Just a quick question...

During a crosswind landing, for instance a left crosswind, you'd lower
the left, upwind wing to counter the right drift induced by the
crosswind.

You'd also use some right rudder to keep the nose straight and prevent
it from "weathervaning".

Is this "weathervaning effect" caused by your leftward relative motion
due to the left bank OR by the rightward crosswind ITSELF?
Personally, I think that the former applies. The rightward crosswind
only displaces the airplane to the right. Only the relative motion of
the airplane with respect to that airmass would induce the
weathervaning effect. I presume that the airplane does not know,
aerodynamically, of the left crosswind.


From the point of view of the aerodynamics, the only thing the airplane
"knows" is the sideslip angle. It doesn't matter if you perceive this as a
forward slip (nil wind, tracking 270, heading 280) or a side slip (S'ly wind
causing 10 knots right drift, tracking 270, heading 270). In both cases
there's a sideslip angle of 10 degrees.

Is the sideslip angle because of the left bank or the rightward (from the
left?) crosswind? Is my mousemat compressed because the mouse presses down
on it or because the table presses up on it? :-)
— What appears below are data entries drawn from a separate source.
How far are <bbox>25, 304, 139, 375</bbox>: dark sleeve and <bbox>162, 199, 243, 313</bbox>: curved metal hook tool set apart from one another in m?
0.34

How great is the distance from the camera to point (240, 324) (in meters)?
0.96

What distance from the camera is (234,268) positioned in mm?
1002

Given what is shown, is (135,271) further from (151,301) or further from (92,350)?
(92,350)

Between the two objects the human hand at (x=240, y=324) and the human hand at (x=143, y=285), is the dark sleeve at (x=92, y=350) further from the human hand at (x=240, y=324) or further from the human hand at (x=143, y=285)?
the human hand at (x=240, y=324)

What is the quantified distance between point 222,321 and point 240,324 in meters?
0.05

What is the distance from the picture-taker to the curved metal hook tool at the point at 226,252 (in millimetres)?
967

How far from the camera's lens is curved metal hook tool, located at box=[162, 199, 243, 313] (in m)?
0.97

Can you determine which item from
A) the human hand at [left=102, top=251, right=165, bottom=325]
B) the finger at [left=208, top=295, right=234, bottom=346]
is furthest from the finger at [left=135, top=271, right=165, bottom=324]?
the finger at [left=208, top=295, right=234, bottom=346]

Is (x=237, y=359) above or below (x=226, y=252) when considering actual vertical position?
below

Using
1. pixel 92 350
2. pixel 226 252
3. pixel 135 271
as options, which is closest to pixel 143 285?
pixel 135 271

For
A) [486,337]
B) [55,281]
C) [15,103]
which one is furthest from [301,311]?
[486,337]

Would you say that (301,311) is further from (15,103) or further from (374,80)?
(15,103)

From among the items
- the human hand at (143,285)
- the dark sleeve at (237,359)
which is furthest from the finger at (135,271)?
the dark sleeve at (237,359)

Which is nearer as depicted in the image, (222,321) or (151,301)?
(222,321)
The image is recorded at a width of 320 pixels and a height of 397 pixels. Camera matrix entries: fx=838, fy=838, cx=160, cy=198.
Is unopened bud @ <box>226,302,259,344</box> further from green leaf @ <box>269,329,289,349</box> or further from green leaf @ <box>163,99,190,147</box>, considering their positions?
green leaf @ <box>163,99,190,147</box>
If there is a sideslip angle there is a yawing moment, because of the
lateral lift from the fin. You can counter this with rudder, or let the
airplane yaw at a rate that increases until the natural yaw damping moment
balances it, as it does in a turn if you don't use rudder.

Next thing I was wondering, which is related to the above: say you're
dead on centerline on landing, and all of a sudden a crosswind from
the left starts blowing. The effect would be that you should only be
displaced to the right of runway centerline. Your airplane nose would
still be parallel to the centerline. Do you agree?


No, not if you make no change in control inputs. You've introduced a
sideslip angle, so the airplane yaws.